L’ARAA est sans équivoque contribue à la mise en œuvre de la politique agricole régionale, l’ECOWAP, dont la vision est adossée sur une agriculture moderne et durable, fondée sur l’efficacité et l’efficience des exploitations familiales et la promotion des entreprises agricoles grâce à l’implication du secteur privé.

La principale réalisation de la toute jeune institution, créée en septembre 2013, est la coordination de la mise en œuvre de 9 projets régionaux d’un coût de € 97 millions.

Au nombre des réalisations de l’ARAA, il est cité l’opérationnalisation de la Réserve régionale de sécurité alimentaire avec un premier achat de 11 250 tonnes (t) de céréales en cours de stockage au Burkina Faso, au Ghana, au Niger et au Nigeria.

Elle a aussi favorisé  l’accès au crédit agricole sur les filières vivrières pour les petits producteurs ouest africains et renforcer la sécurité alimentaire grâce au développement de partenariats innovants entre IMF-OP-ONG.

Au Togo, l’Araa a contribué largement au financement des petits producteurs agricoles, à travers la capitalisation  d’un partenariat innovant suite à une expérience développée par Inades-Formation Togo et ses partenaires entre 2010 et 2011, avec l’appui financier de l’UE et la collaboration de 2 Institutions de microfinance (FUCEC-Togo et WAGES). Ceci a permis  aux producteurs togolais  de faire face aux difficultés de financement du secteur agricole.

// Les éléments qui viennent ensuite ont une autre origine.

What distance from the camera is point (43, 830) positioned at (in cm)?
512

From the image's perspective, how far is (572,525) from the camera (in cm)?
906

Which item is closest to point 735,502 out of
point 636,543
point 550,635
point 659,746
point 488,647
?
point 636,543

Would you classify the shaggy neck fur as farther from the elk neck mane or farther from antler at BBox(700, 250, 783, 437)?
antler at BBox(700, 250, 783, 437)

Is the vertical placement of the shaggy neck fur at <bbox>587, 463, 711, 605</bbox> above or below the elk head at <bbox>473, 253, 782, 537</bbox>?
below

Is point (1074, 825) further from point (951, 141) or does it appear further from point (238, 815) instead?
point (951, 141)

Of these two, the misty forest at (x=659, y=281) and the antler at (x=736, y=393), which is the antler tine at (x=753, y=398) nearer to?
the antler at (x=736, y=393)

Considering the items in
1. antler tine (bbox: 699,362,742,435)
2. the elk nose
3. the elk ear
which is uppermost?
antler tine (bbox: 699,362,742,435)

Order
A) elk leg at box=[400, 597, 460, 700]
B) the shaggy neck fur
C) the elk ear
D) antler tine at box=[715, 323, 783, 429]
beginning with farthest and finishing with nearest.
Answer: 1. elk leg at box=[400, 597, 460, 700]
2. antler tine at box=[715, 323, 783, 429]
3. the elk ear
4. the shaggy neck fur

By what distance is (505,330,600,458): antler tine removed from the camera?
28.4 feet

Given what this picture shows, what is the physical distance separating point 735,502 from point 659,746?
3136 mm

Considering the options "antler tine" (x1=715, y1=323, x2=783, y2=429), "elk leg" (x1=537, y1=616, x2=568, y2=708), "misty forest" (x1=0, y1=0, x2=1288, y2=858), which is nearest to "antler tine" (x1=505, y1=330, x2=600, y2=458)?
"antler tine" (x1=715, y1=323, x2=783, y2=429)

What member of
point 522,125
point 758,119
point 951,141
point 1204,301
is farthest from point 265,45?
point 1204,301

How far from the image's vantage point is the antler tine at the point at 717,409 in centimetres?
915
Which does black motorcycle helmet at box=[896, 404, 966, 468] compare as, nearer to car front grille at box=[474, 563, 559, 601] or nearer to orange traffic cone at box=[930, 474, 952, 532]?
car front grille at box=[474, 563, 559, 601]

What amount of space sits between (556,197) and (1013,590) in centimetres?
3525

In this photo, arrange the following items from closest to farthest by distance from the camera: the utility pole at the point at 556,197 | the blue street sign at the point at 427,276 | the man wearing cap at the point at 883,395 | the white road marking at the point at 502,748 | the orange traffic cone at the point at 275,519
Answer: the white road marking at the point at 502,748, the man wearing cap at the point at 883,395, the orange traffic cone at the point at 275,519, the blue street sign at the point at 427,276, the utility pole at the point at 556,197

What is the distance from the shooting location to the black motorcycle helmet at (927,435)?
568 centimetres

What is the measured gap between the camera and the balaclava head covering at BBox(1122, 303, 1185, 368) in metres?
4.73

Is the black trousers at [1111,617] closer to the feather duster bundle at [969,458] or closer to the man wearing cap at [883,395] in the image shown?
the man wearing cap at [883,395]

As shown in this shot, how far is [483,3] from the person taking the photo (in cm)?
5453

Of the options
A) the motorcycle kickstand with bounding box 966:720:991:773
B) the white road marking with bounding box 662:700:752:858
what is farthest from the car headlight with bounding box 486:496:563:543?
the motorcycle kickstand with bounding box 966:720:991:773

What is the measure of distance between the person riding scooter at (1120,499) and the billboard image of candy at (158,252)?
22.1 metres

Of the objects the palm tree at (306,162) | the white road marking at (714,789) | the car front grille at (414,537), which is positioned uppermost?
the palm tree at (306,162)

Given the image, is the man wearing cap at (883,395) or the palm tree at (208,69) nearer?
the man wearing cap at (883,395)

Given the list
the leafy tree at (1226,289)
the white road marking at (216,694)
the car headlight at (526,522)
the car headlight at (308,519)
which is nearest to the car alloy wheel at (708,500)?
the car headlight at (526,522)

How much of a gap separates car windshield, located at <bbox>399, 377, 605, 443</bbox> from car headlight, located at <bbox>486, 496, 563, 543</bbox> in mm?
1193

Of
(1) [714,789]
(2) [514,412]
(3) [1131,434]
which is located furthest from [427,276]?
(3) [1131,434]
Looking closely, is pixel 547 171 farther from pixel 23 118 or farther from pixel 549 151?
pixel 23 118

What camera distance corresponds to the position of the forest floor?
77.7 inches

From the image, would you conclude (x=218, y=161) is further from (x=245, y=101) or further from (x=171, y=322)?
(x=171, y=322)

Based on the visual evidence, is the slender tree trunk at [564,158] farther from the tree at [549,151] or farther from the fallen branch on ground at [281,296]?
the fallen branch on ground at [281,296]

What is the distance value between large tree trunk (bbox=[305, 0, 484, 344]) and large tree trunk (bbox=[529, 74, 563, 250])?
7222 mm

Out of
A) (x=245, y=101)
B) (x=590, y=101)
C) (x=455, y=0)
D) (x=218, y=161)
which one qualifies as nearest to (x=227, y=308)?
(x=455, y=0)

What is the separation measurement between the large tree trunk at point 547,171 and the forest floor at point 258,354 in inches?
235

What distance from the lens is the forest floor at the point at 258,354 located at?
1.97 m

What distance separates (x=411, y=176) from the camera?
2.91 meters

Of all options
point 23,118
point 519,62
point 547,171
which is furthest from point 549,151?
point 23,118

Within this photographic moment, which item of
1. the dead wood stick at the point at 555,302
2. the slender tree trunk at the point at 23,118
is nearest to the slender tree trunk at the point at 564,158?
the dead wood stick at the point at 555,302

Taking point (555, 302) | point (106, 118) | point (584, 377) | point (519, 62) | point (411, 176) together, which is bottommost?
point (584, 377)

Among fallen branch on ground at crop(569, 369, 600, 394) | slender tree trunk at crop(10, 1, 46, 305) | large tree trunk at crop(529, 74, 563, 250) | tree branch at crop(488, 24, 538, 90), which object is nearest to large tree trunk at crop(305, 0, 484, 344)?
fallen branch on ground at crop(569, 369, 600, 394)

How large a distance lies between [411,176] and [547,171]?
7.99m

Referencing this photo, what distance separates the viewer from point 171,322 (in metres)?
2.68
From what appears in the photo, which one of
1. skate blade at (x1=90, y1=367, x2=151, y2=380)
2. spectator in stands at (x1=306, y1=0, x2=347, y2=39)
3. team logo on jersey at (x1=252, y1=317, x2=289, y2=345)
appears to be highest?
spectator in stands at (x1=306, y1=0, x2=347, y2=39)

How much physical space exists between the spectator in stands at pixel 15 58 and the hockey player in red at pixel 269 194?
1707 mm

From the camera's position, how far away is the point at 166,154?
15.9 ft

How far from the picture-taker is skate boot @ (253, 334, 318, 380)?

Ce partenariat a permis à plus de 4 000 agriculteurs d’obtenir un crédit à court terme pour acheter leurs intrants (crédit intrant) et/ou pour stocker leur récolte avant de la commercialiser (crédit warrantage). Cette expérience montre que, dans un contexte où beaucoup d’institutions financières ont délaissé le secteur agricole, au moyen d’un appui externe à une OP, même naissante, et de mécanismes appropriés et incitatifs de garantie, il est possible de construire un partenariat durable entre OP et IMF.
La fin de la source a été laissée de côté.